Figure 8. (Gaussian $d=3$) Left panel: Boxplots of the estimated MI grouped according to different sample sizes. Right panel: mean error as a function of $1/$(Sample Size). Insets to the right panel: 95% confidence interval for the estimated MI (bottom left) and standard deviations (bottom right) versus Sample Size. Color map: black and white for the estimator we propose in Section 3.2, red for KSG and blue for “plain entropy”.

Figure 8. (Gaussian $d=3$) Left panel: Boxplots of the estimated MI grouped according to different sample sizes. Right panel: mean error as a function of $1/$(Sample Size). Insets to the right panel: 95% confidence interval for the estimated MI (bottom left) and standard deviations (bottom right) versus Sample Size. Color map: black and white for the estimator we propose in Section 3.2, red for KSG and blue for “plain entropy”.

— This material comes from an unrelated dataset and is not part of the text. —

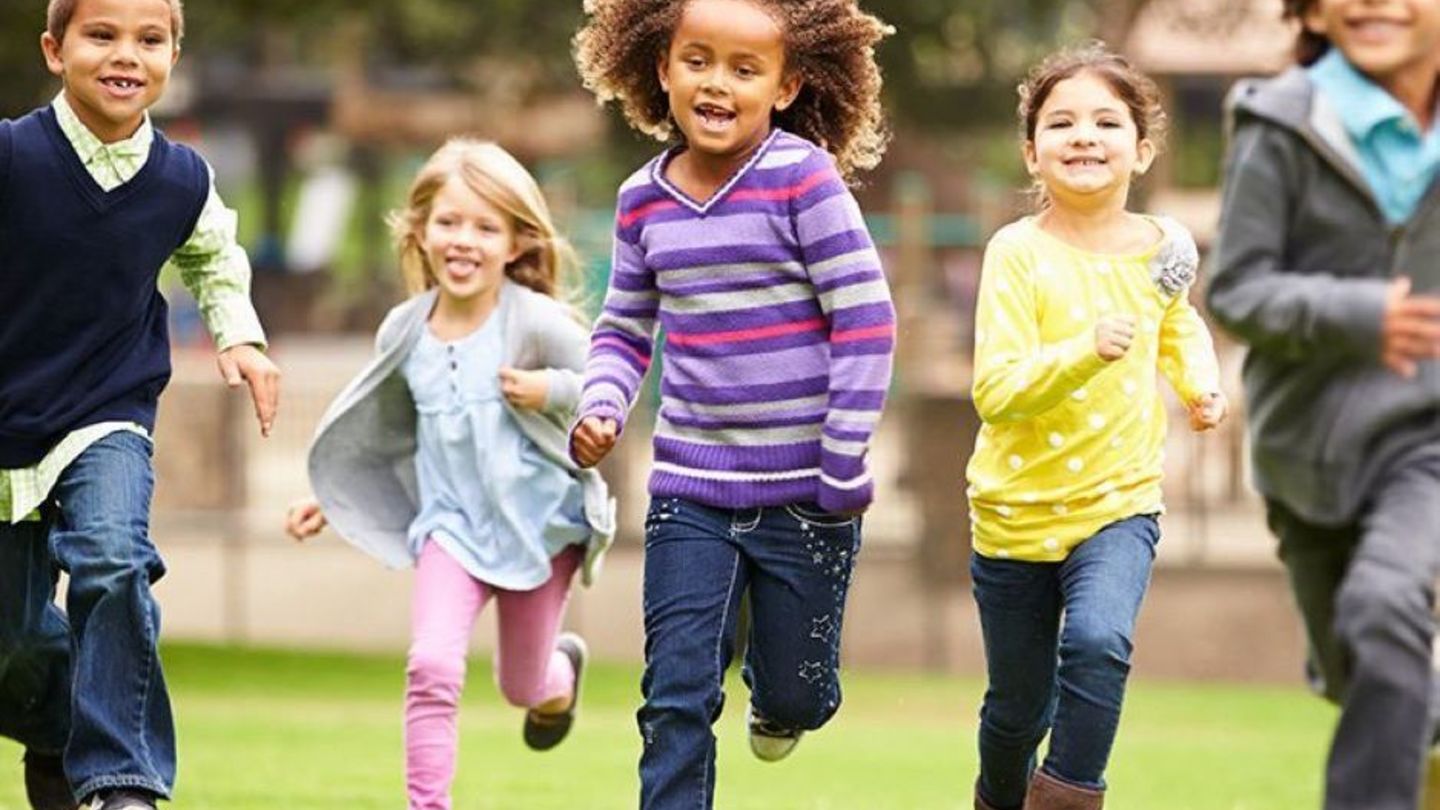 image of children running and playing in the grass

4.3. Four-Dimensional Vectors

For the case $d=4$ we considered a multivariate Gaussian random vector with mean and covariance matrix given as

$$\begin{array}{c}\hfill \mu =(0,0,0,0)\Sigma =\left(\begin{array}{cccc}1& 0.9& 0.9& 0.9\\ 0.9& 1& 0.9& 0.9\\ 0.9& 0.9& 1& 0.9\\ 0.9& 0.9& 0.9& 1\end{array}\right)\end{array}$$

We chose the following multi–indices to group the components: ${\alpha }^1=(1,2)$ and ${\alpha }^2=(3,4)$. The results are illustrated in Figure 9. As already noticed for the three dimensional Gaussian case, the KSG and “plain entropy” estimators seems biased while the estimator here presented centers the true value for all the explored sample sizes.

Figure 9. (Gaussian $d=4$) Left panel: Boxplots of the estimated MI grouped according to different sample sizes. Right panel: mean error as a function of $1/$(Sample Size). Insets to the right panel: 95% confidence interval for the estimated MI (bottom left) and standard deviations (bottom right) versus Sample Size. Color map: black and white for the estimator we propose in Section 3.2, red for KSG and blue for “plain entropy”.

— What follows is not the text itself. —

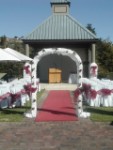 Decorated arch in aisle garden wedding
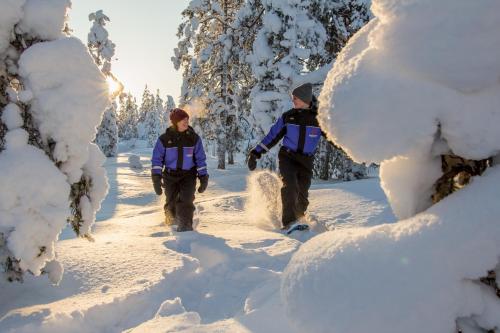 three men walking through the snow on a trail at Ylläs Lake Hotel in Ylläsjärvi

Figure 9. (Gaussian $d=4$) Left panel: Boxplots of the estimated MI grouped according to different sample sizes. Right panel: mean error as a function of $1/$(Sample Size). Insets to the right panel: 95% confidence interval for the estimated MI (bottom left) and standard deviations (bottom right) versus Sample Size. Color map: black and white for the estimator we propose in Section 3.2, red for KSG and blue for “plain entropy”.

5. Conclusions

In this paper, we have presented a new estimator for the mutual information between subsets of components of d-dimensional random vectors. It exploits the link between the mutual information and the entropy of the linkage function here proved. Hence the problem of estimating mutual information is reduced to the computation of the entropy of a suitably transformed sample of uniformly distributed random variables on the interval $[0,1]$, that can be easily performed by the k–nearest neighbor technique illustrated in [10].

The method gives very good performances in terms both of unbiasedness and variance of the estimates. For the 2–dimensional case, the results are comparable to the KSG and “plain entropy” estimates. However, for higher dimensions (we tested on examples up to dimension 4), our method is preferable as it keeps being centered while KSG and “plain entropy” both show a bias. All the tested estimators are shown to be robust for mild heavy tailed distributions, such as the lognormal distribution, but they fail on distributions with power law tail probabilities and no finite moments, such as the Levy distribution. However, we suggest to overcome the problem using the invariance property of MI under reparametrization of the margins and hence pre–processing the data with a suitable transformation of the univariate components before estimation.

The fact that the estimator gives unbiased results for small sample sizes and larger dimensions allows a wide use, also in applications where the availability of big data sets from real experiments is extremely rare.